La gouverneure nouvellement assermentée Abigail Spanberger (D) soutient la légalisation de la vente de marijuana à usage adulte.
Pendant ce temps, les législateurs de la Chambre et du Sénat proposent également une législation distincte pour accorder un allègement de la peine aux personnes ayant déjà été condamnées pour marijuana.
La législation créerait un processus par lequel les personnes incarcérées ou sous surveillance communautaire pour certains délits impliquant la possession, la fabrication, la vente ou la distribution de marijuana pourraient bénéficier d'une audience automatique pour envisager une modification de leur peine.
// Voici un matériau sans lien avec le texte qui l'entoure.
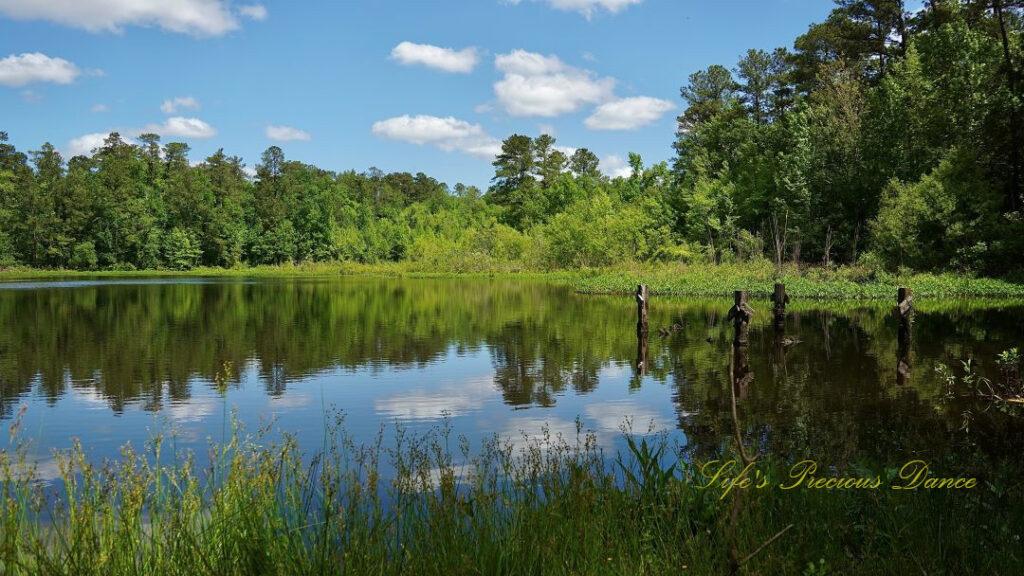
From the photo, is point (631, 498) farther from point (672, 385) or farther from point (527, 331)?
point (527, 331)

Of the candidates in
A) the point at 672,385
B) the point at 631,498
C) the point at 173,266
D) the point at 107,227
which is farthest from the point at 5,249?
the point at 631,498

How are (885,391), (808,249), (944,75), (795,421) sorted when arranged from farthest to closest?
1. (808,249)
2. (944,75)
3. (885,391)
4. (795,421)

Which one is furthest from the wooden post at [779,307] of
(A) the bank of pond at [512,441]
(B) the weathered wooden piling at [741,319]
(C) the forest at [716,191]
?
(C) the forest at [716,191]

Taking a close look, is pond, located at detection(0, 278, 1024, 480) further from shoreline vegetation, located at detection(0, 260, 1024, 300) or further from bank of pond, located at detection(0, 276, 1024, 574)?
shoreline vegetation, located at detection(0, 260, 1024, 300)

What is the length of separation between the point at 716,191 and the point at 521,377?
160 feet

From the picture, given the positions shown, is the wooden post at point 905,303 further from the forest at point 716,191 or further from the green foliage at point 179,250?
the green foliage at point 179,250

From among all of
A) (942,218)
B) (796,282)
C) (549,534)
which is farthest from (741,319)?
(942,218)

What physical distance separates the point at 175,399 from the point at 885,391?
46.9ft

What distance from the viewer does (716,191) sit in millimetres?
61156

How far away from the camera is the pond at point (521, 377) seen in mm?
11156

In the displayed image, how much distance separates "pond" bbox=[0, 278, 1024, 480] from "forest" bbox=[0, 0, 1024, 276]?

Le projet de loi s'applique aux personnes dont les condamnations ou les jugements concernent une conduite survenue avant le 1er juillet 2021, date à laquelle une loi de l'État légalisant la possession personnelle et la culture domestique de marijuana est entrée en vigueur.
Pendant ce temps, la Virginia House a approuvé mardi un projet de loi visant à protéger les droits des parents qui consomment de la marijuana, conformément à la loi de l'État.
Par ailleurs, le ministère du Travail et de l'Industrie de Virginie a récemment publié un nouveau document décrivant les protections sur le lieu de travail pour les consommateurs de cannabis.